When discussing site speed, it is critical to note that site speed is not meant to enhance search engine load times, but is a fundamental aspect of web usability and user experience. Slow loading websites offer a poor experience. Google and other search engines want to ensure they are delivering the best experience to users. Site speed is a huge component of that user experience.

The Downsides

While all of the above may appear to make WordPress look like the scum of the CMS world, the reality remains that WordPress still holds the developer community captive by a landslide. Its ubiquity has created an ecosystem of developers and designers who are committed to seeing WordPress success.

But, its success is also its downfall. The more successful WordPress is, the greater likelihood that hackers will use it to exploit ignorant and unsuspecting victims who, in most cases are small business owners whose livelihood can be significantly and negatively impacted if a website does not work properly.
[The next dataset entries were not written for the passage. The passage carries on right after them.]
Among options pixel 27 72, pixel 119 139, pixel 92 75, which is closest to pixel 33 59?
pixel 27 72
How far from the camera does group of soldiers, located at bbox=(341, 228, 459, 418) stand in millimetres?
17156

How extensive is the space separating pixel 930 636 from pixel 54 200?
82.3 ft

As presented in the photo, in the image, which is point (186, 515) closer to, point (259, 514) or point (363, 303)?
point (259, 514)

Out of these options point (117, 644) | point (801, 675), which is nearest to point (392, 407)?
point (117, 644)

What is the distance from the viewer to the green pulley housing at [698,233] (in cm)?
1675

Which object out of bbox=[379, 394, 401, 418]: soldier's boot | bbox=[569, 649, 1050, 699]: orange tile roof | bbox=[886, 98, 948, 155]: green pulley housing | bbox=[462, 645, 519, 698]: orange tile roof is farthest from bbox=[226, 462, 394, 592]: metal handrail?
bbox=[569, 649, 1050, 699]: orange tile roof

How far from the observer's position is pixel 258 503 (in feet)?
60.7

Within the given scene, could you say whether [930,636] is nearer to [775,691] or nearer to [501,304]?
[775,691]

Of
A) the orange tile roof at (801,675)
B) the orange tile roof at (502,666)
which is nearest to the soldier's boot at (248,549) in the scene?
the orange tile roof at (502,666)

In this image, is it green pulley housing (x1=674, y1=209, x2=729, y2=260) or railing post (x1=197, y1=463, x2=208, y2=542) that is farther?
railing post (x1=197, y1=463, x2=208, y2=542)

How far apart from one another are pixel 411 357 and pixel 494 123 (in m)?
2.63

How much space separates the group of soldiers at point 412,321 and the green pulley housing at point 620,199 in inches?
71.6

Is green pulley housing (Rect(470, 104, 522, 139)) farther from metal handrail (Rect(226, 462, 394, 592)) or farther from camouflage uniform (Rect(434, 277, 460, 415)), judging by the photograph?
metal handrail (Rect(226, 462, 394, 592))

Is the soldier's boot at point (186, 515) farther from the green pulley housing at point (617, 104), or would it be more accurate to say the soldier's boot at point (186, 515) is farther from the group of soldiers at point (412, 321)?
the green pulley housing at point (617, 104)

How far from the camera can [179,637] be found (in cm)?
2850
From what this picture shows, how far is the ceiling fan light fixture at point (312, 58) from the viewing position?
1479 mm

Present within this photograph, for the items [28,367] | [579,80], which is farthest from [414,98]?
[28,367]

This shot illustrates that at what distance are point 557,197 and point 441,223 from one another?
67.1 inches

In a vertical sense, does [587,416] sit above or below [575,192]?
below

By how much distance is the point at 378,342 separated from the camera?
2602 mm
Additionally, any time one discusses the move, redesign or redevelopment of a legacy website–regardless of how simple you intend on making it—there are always significant time and monetary costs to seeing such a project is implemented properly. These are all factors that need to be weighed against questions of speed and security for other alternative more static options.

WordPress Alternatives to Consider

It’s not just about preventing or fixing an unintended WordPress failures. More importantly and always paramount is the need to provide users with the best possible experience. WordPress can fail at security and can fail at site speed. Known quantities that can act as alternatives to WordPress include Joomla, Drupal, Squarespace and Webflow, to name just a few.

In addition, static site generators–even those that combine with WordPress as a CMS (e.g. Next.js, Hugo, Gatsby & Jekyll) can provide an added layer of security and speed enhancements not currently had in a standard WordPress installation.

However, your own situation and feature needs may be best served by out-of-the-box themes, plugins and WSYWIG creators that simply make life easier (and often less expensive) for the website neophyte. But where speed and security are concerned, there are definite workarounds and alternatives to a failure by WordPress.